Angela Rayner’s plans to vary employees’ rights are a ‘actual danger’

Angela Rayner‘s radical plans to change workers’ rights are a ‘real risk’ to employment and the economy, small businesses have warned.

Firms fear that Labour’s proposed ‘New Deal for Working People’ will increase costs and risks – making it harder to get people into jobs.

Anything that increases the risk to businesses hiring staff will reduce access to entry level opportunities, undermining attempts to get worklessness down, they have said.

Research by the Federation of Small Businesses (FSB), shared exclusively with the Daily Mail, shows that 64 per cent of companies are already adopting more cautious recruitment practices as a result of the national living wage earlier this year.

It found employers are adopting a mix of strategies in response to April’s increase in the national living wage to £11.44 an hour, up from £10.42 for over 21-year-olds.

Firms fear that Angela Rayner’s proposed ‘New Deal for Working People’ will increase costs and risks – making it harder to get people into jobs 

Employers have resorted to using a mix of strategies in response to April’s increase in the national living wage to £11.44 an hour, up from £10.42 for over 21-year-olds (Stock Image)

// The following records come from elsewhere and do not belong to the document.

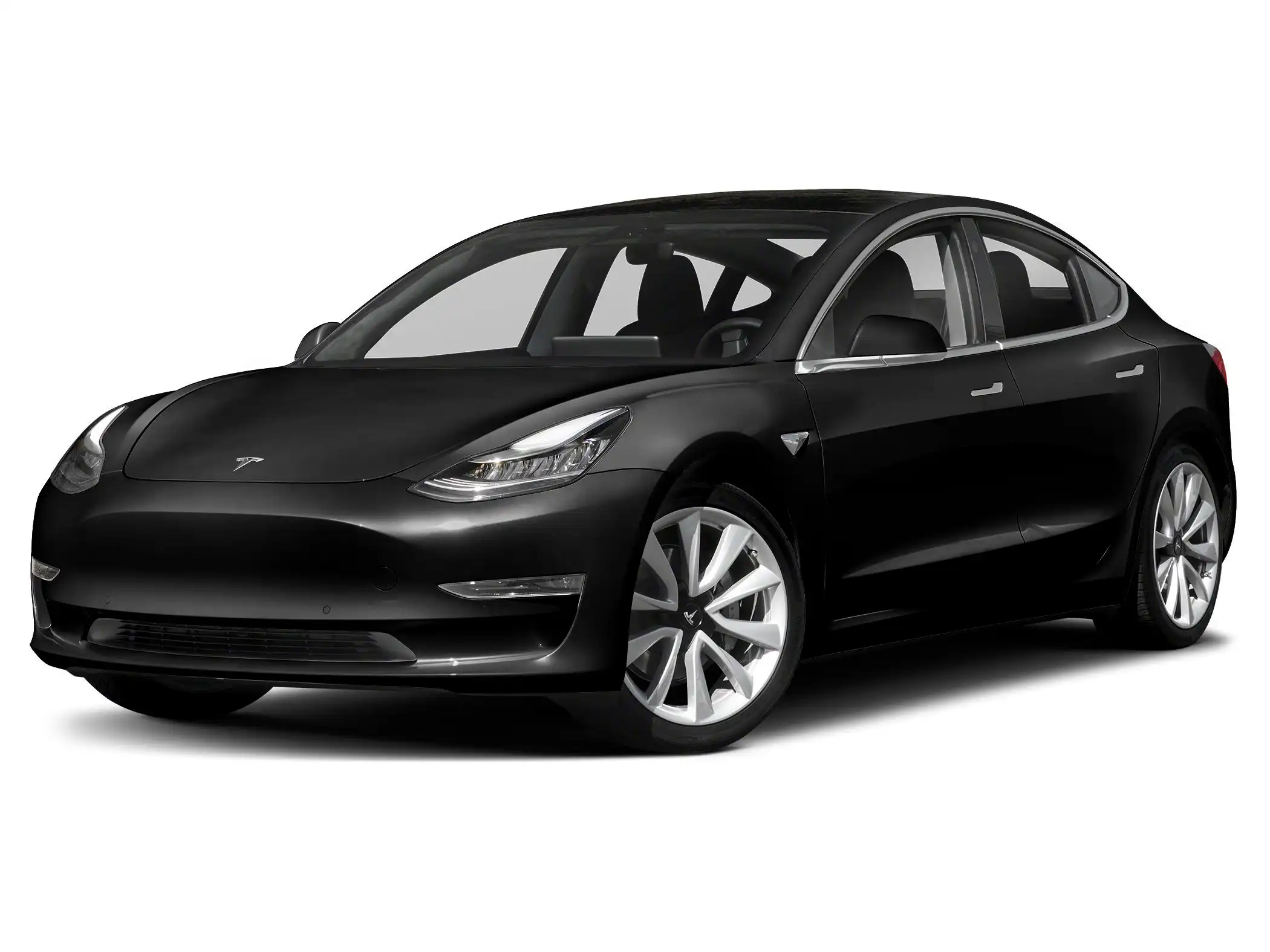 2019 Tesla Model 3 Standard Range Plus's photo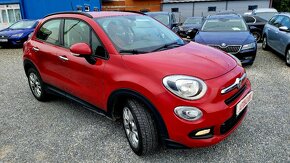 Fiat 500X 1.6 MultiJet Plus - 2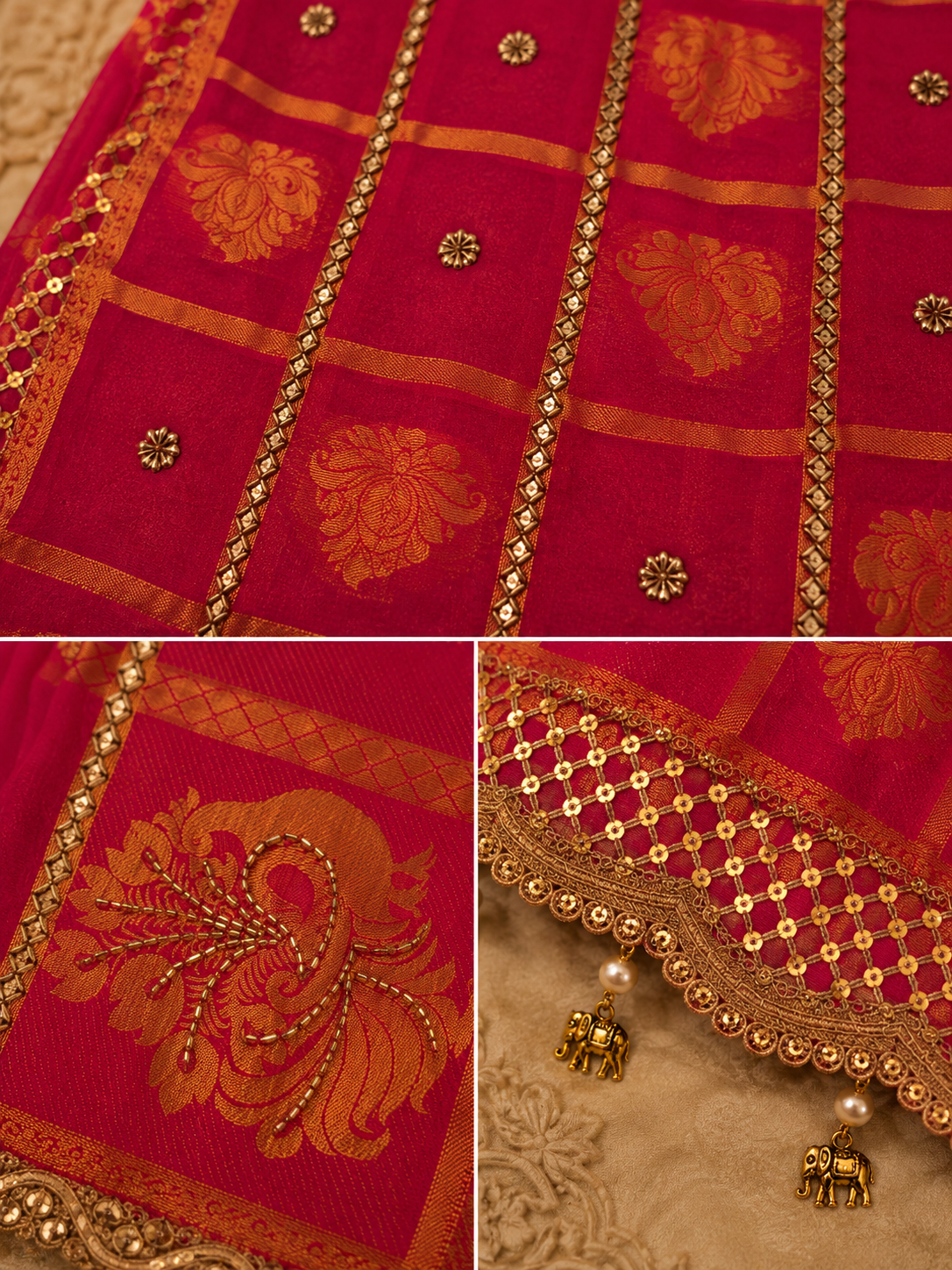 Rangrez — The Colours of Celebration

A quarter of small employers are now more likely to hire someone who had done the job before, and one in five are more wary about recruiting someone with a patchy work history – such as gaps on their CV, the survey showed.

A fifth of employers also said they were more likely to offer short-term contracts and more likely to seek to hire more experienced staff as a result of the wage increase.

Some 16 per cent said the national living wage rise meant they were more wary about recruiting someone who was out of work.

But Ms Rayner is planning a host of radical changes to workplace rights that go far beyond April’s national living wage rise, which firms fear would lead to higher costs.

She has pledged to remove the age bands for those in receipt of the national minimum wage, and to make sure it is a ‘real living wage that people can live on’.

Her proposals also include banning zero hour contracts, ensuring workers get regular hours for 12 weeks or more, giving workers a ‘right to switch off’ and making flexible working ‘a day-one right’.

The FSB said their research highlighted the ‘danger’ of increasing risk at the same time as costs and taxes are rising.

Rayner has pledged to remove the age bands for those in receipt of the national minimum wage, and to make sure it is a ‘real living wage that people can live on’

Tina McKenzie, FSB policy chairman, said: ‘The proposals in the ‘new deal’ plan are a real risk to employment, small business and the economy. There is understandable fear it will make it harder to get people into jobs.

‘It’s impossible to take a job if no one hires you. Increasing risk and costs on small businesses threatens to prolong the inactivity crisis and undermines any attempt to get worklessness numbers down.

‘Frozen tax thresholds mean employers are paying a lot more tax on jobs, just as the NLW has gone up by 9.8 per cent.

‘Hiking risk on employers by requiring formal dismissal processes from day one, and tying up things like casual bar work in mountains of red tape, deters small businesses from doing what they do best – getting people into work.’ The Government was approached for comment last night.